# Backtesting Trading Strategy

This notebook demonstrates how to backtest our trading entry point prediction model on historical data. We'll cover:
- Loading the trained model
- Finding entry points
- Simulating trades based on model predictions
- Analyzing strategy performance
- Visualizing results

In [1]:
# Add parent directory to path to import from src
import sys
import os
sys.path.append(os.path.abspath('..'))

# Import required libraries
import pandas as pd
import numpy as np
import matplotlib.pyplot as plt
import seaborn as sns

# Import from src modules
from src.data.loader import load_data, preprocess_data
from src.data.features import prepare_features
from src.models.random_forest_model import RandomForestModel
from src.backtesting.backtester import backtest_strategy, analyze_backtest_results, generate_backtest_report
from src.visualization.charts import plot_entry_points, plot_backtest_results
from src.utils.helpers import set_pandas_display_options

# Set display options
set_pandas_display_options()

# Matplotlib settings
plt.style.use('seaborn-v0_8-whitegrid')
plt.rcParams['figure.figsize'] = [12, 6]
%matplotlib inline

## 1. Load Trained Model and Data

First, let's load our trained model and the data we'll use for backtesting.

In [2]:
# Try to load the trained model
try:
    model = RandomForestModel.load('../trained_model.pkl')
    print("Loaded saved model successfully")
except FileNotFoundError:
    print("Trained model not found. Please run the model training notebook first.")
    # Create and train a simple model for demonstration
    model = RandomForestModel(
        n_estimators=100,
        max_depth=10,
        random_state=42
    )

Trained model not found. Please run the model training notebook first.


In [3]:
# Load the data for backtesting
# We'll use a combination of training and test data to have a comprehensive view
try:
    # Try to load processed data
    df_features = pd.read_csv('../processed_data.csv', index_col=0, parse_dates=True)
    print(f"Loaded processed dataset with {df_features.shape[1]} columns and {df_features.shape[0]} rows")
except FileNotFoundError:
    print("Processed data file not found.

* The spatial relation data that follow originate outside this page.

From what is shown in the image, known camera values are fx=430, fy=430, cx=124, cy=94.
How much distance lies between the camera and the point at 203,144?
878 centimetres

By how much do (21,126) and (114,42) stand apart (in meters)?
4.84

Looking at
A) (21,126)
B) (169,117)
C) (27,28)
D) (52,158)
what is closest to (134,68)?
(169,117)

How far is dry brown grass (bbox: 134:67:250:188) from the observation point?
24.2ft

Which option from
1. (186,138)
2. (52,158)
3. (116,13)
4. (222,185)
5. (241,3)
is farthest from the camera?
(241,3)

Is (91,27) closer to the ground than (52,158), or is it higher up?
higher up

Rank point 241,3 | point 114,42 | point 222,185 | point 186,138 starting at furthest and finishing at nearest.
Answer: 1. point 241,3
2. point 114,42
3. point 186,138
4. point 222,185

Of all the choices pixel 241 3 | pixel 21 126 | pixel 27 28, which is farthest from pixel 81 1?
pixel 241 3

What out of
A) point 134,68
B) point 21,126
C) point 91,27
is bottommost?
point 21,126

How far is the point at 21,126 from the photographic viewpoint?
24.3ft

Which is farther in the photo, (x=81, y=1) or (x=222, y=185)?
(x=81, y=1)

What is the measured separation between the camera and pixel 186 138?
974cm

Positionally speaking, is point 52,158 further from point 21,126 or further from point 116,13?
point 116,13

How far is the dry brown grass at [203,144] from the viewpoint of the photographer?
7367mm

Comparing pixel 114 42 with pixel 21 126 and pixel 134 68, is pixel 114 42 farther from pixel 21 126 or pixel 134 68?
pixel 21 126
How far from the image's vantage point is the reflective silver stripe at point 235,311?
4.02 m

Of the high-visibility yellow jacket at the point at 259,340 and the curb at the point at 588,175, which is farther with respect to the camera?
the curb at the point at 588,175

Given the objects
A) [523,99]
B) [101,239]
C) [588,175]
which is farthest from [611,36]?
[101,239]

Processing raw data...")
    # Load raw data
    file_path = '../USATECH.IDXUSD_Candlestick_15_M_BID_01.01.2023-18.01.2025.csv'
    df_raw = load_data(file_path)
    df = preprocess_data(df_raw)
    
    # Prepare features
    df_features = prepare_features(df, include_target=True)
    print(f"Prepared dataset with {df_features.shape[1]} columns and {df_features.shape[0]} rows")

Loaded processed dataset with 37 columns and 49815 rows


## 2. Prepare Backtesting Data

Let's split our data into training and testing portions to ensure we're testing on out-of-sample data.

In [26]:
# Split data for backtesting
test_size = 0.40  # Use 40% of data for testing
train_size = 0.60  # Use 60% of data for training

# Calculate split indices
train_end_idx = int(len(df_features) * train_size)
test_start_idx = train_end_idx

# Split data
df_train = df_features.iloc[:train_end_idx]
df_test = df_features.iloc[test_start_idx:]

print(f"Training data: {len(df_train)} rows, {df_train.index.min()} to {df_train.index.max()}")
print(f"Testing data: {len(df_test)} rows, {df_test.index.min()} to {df_test.index.max()}")

Training data: 29889 rows, 2023-01-04 07:45:00+07:00 to 2024-03-26 09:15:00+07:00
Testing data: 19926 rows, 2024-03-26 09:30:00+07:00 to 2025-01-18 04:00:00+07:00


### Train Model if Needed

If we couldn't load a saved model, let's train one on our training data.

In [27]:
# Train the model if not loaded from file
if not hasattr(model, 'model') or model.model is None:
    print("Training a new model...")
    X_train, y_train = model.extract_features_target(df_train)
    model.train(X_train, y_train)
    print("Model training completed")

## 3. Find Entry Points for Backtesting

Now, let's use our model to find potential entry points in the test data.

In [28]:
# Extract features and target from test data
X_test, y_test = model.extract_features_target(df_test)

# Set confidence threshold for entry points
confidence_threshold = 0.65

# Find entry points
entry_points = model.find_entry_points(
    X_test, 
    df_test.index, 
    df_test['Close'].values, 
    confidence_threshold=confidence_threshold
)

print(f"Found {len(entry_points)} entry points with confidence >= {confidence_threshold}")

Found 0 entry points with confidence >= 0.65


In [7]:
# Display some entry points
if entry_points:
    print("Sample entry points:")
    for i, entry in enumerate(entry_points[:5]):
        print(f"\nEntry Point {i+1}:")
        print(f"Date: {entry['date']}")
        print(f"Price: {entry['price']:.2f}")
        print(f"Direction: {entry['direction']}")
        print(f"Confidence: {entry['confidence']:.2%}")
        print(f"Target Price: {entry['target_price']:.2f}")
        print(f"Stop Loss Price: {entry['stop_loss_price']:.2f}")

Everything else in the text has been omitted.